Textauszug:
----------------

Hamburg: Hubertus Schmidt ist Dressur-Derbysieger

Von
Hubertus Schmidt und Wonder

(© Julia Rau)

Die Zutaten dieses Derbyfinals versprachen Spannung. Und genauso kam es auch. Hubertus Schmidt mit dem grundsoliden Fontane, der niederländische Anky van Grunsven-Schüler Aat van Essen und Vorjahressiegerin Kathleen Keller, deren Wonder wie schon im Vorjahr heiß lief und es den Reitern nicht einfach machte. Die drei Reiter in der Einzeldarstellung.

Hubertus Schmidt und Fontane v. Florestan
Im dritten Anlauf hat er es geschafft, nicht nur ins Finale, sondern auch auf Platz eins. Sein grundsolider Westfale Fontane war etwas aufgekratzt, kickte einmal nach dem Sporn im fliegenden Wechsel nach dem starken Galopp. Die Piaffen klebten am Boden, die Einerwechsel hätten mehr bergauf sein müssen. „Ich habe gestern ihn mit der Kür durcheinander gebracht, der war so aufgekratzt, so kenne ich ihn gar nicht“ (66,944 Prozent).

----------------

Bereitgestellte Angaben:

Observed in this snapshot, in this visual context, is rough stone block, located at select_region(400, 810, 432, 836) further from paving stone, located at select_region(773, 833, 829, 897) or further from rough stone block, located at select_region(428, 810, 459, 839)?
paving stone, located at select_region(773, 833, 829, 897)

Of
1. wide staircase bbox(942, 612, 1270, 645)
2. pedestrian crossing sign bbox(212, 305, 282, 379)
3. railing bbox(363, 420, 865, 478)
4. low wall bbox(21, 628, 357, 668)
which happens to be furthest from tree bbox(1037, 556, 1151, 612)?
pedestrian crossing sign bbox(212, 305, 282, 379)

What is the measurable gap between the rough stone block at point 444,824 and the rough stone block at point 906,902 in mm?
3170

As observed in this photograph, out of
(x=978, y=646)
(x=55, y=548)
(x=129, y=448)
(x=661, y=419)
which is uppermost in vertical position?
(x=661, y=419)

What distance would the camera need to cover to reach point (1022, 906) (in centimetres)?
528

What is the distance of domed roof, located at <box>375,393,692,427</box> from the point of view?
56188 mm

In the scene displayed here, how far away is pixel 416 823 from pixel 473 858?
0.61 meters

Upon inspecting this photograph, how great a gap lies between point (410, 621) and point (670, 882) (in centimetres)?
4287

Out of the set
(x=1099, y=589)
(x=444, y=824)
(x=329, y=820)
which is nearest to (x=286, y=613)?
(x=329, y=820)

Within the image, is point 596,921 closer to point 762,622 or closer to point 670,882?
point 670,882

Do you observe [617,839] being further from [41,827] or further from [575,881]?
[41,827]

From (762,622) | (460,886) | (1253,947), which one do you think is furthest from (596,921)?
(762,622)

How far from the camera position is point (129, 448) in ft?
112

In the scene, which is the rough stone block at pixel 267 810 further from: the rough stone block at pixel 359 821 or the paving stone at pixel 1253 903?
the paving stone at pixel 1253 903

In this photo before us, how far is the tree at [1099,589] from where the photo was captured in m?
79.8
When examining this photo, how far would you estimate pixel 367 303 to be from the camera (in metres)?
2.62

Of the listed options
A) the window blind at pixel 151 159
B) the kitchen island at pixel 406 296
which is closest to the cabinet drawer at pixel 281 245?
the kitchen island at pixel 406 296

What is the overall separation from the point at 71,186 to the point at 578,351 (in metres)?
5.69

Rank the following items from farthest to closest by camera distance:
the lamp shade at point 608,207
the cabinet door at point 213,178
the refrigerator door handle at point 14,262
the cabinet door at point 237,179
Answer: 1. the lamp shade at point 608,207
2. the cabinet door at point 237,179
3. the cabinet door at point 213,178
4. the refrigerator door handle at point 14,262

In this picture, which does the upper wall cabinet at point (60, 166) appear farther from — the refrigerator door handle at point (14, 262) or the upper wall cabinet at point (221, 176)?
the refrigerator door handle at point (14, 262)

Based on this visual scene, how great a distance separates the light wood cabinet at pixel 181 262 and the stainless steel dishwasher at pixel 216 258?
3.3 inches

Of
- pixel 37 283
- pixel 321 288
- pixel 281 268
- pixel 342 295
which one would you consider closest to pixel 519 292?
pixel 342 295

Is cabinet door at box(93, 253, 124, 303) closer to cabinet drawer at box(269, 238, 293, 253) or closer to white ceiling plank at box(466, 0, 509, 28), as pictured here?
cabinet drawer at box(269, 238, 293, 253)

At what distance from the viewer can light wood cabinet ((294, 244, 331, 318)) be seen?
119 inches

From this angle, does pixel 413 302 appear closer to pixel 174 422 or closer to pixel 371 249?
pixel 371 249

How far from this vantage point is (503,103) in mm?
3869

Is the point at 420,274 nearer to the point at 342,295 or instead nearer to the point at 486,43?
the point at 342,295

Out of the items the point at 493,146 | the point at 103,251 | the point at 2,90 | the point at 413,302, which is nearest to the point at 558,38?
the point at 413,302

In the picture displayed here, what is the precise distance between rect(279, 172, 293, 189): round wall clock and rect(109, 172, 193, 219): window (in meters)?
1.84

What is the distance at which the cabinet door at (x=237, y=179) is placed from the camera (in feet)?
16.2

----------------

Aufgabenstellung:
In welchem Anlauf gewann Hubertus Schmidt laut dem Textauszug das Dressur-Derby?

Lösung:
Im dritten Anlauf.